* _Provided records_
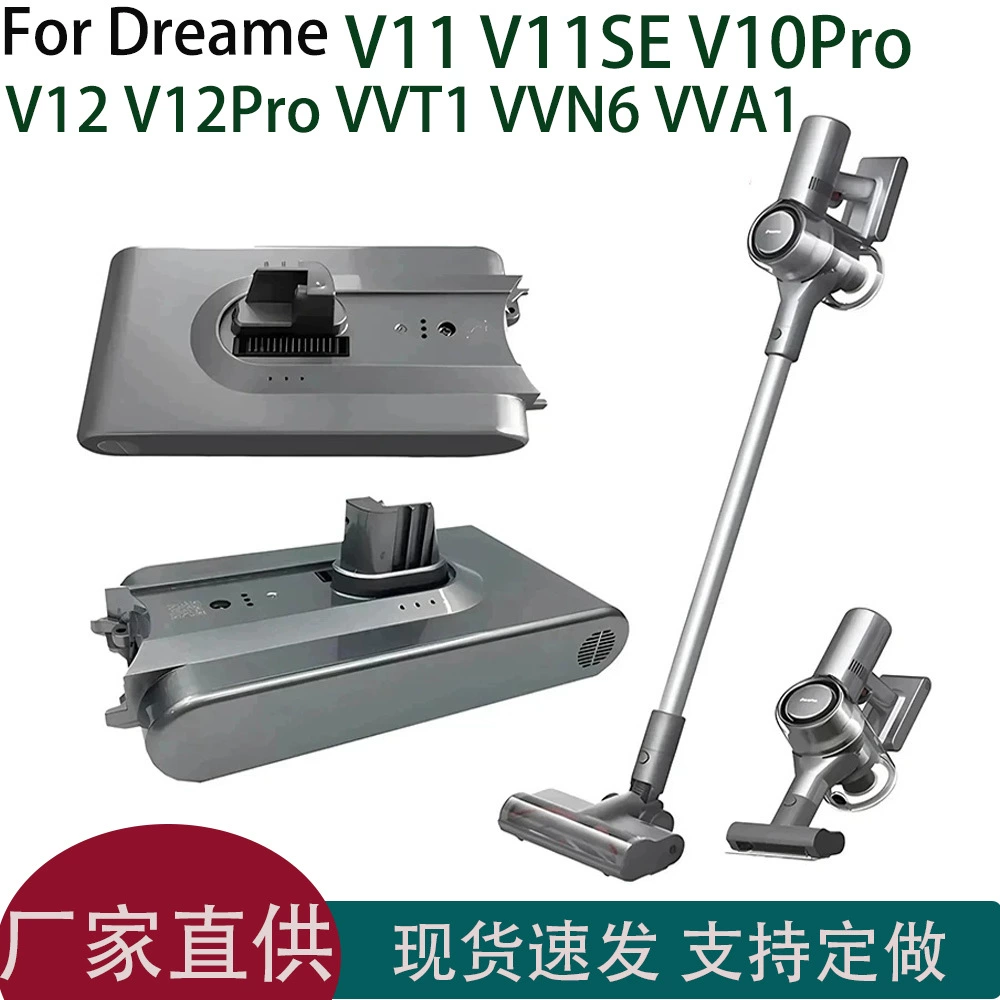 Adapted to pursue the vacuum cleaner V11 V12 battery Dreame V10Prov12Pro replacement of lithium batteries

* * *

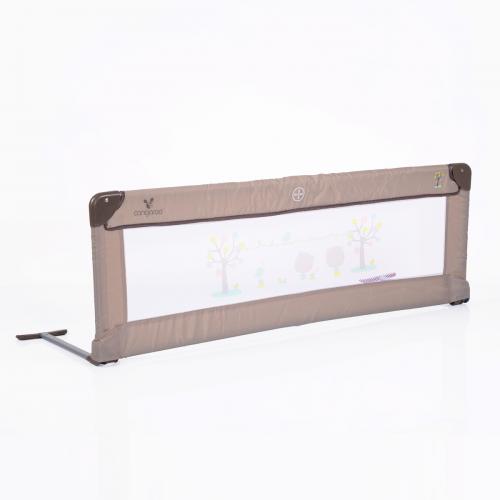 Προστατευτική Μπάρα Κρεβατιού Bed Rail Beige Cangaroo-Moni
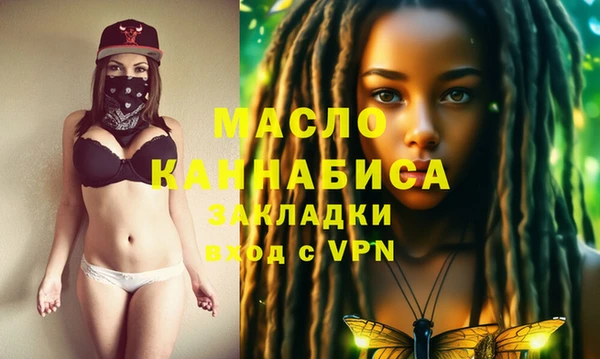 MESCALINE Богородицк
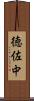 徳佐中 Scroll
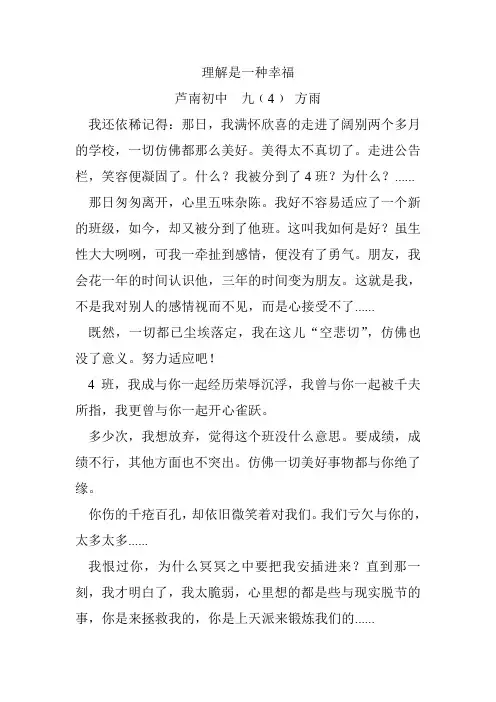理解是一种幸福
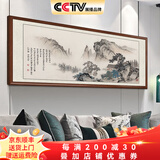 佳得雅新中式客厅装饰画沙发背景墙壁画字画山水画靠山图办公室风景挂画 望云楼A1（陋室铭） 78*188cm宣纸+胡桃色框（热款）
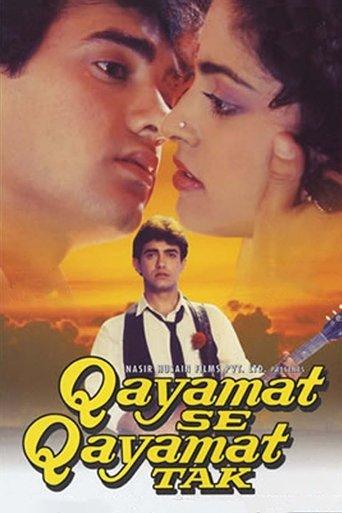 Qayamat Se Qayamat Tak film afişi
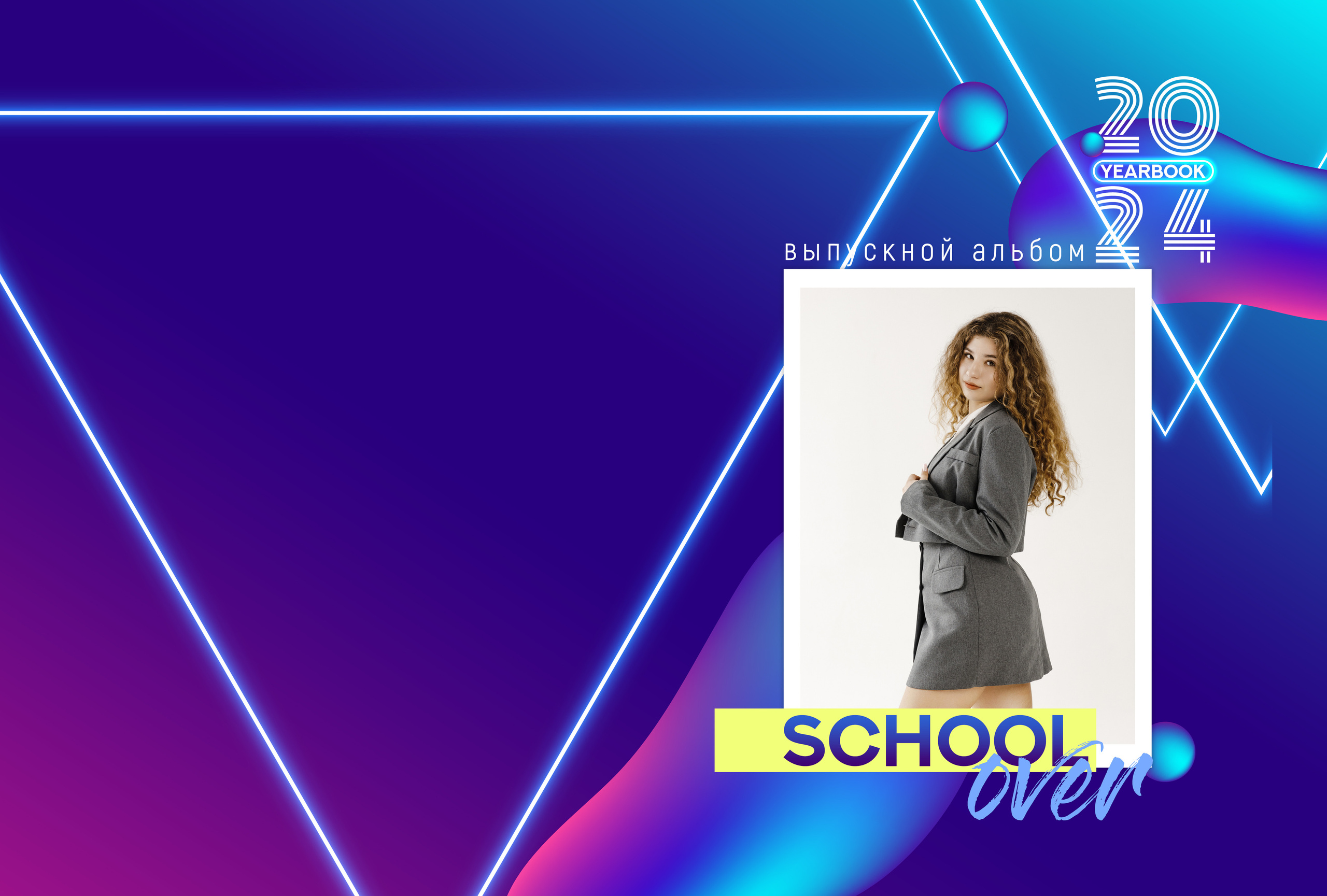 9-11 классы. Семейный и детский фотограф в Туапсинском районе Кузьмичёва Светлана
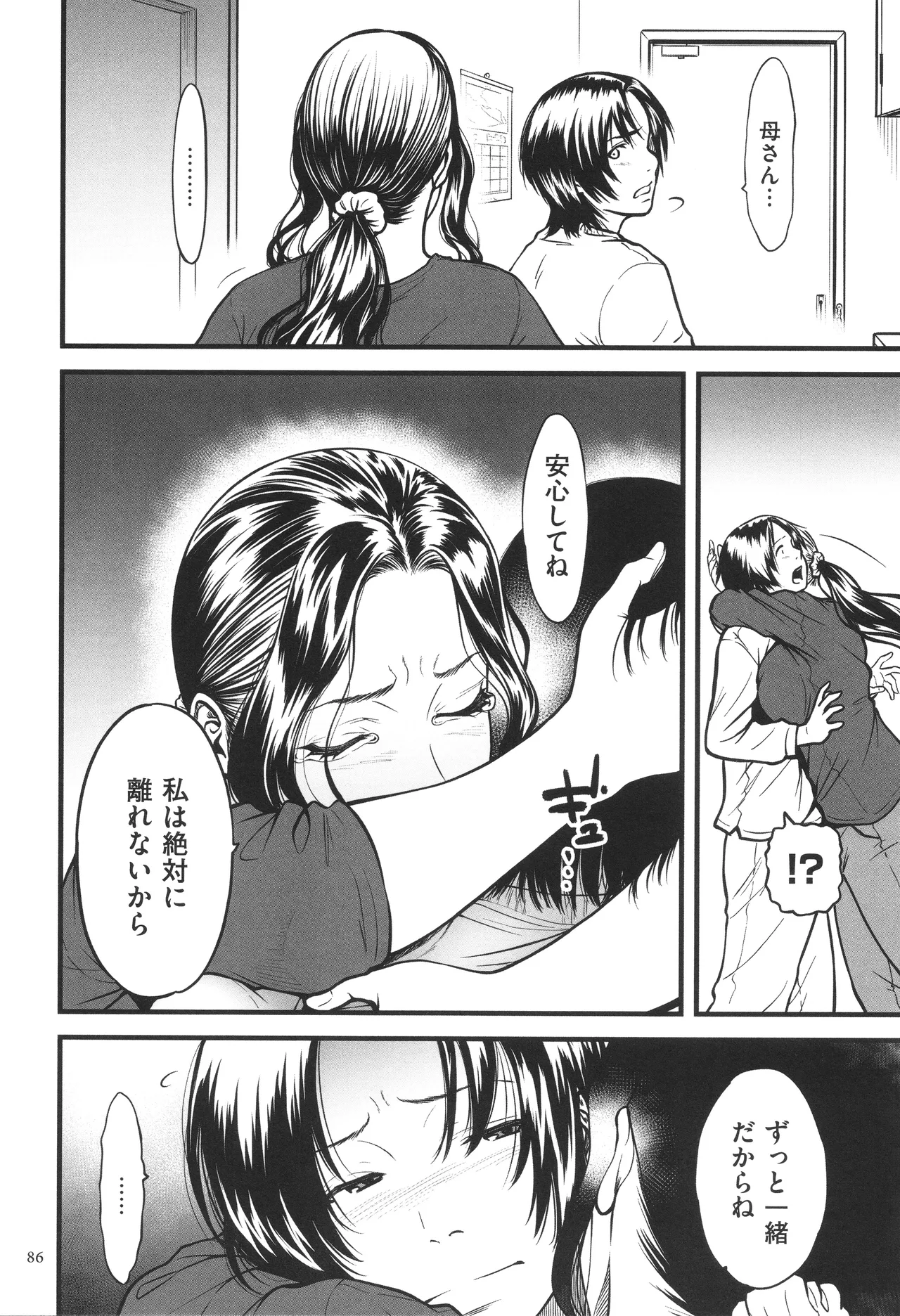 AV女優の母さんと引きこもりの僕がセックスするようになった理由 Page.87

* _Work instruction_
What are the lines above from the one with "MESCALINE Богородицк" to the one with "AV女優の母さんと引きこもりの僕がセックスするようになった理由 Page.87", both included? Reproduce them exactly, without pictures.

* _Result of this exercise_
 MESCALINE Богородицк
 徳佐中 Scroll
理解是一种幸福
 佳得雅新中式客厅装饰画沙发背景墙壁画字画山水画靠山图办公室风景挂画 望云楼A1（陋室铭） 78*188cm宣纸+胡桃色框（热款）
 Qayamat Se Qayamat Tak film afişi
 9-11 классы. Семейный и детский фотограф в Туапсинском районе Кузьмичёва Светлана
 AV女優の母さんと引きこもりの僕がセックスするようになった理由 Page.87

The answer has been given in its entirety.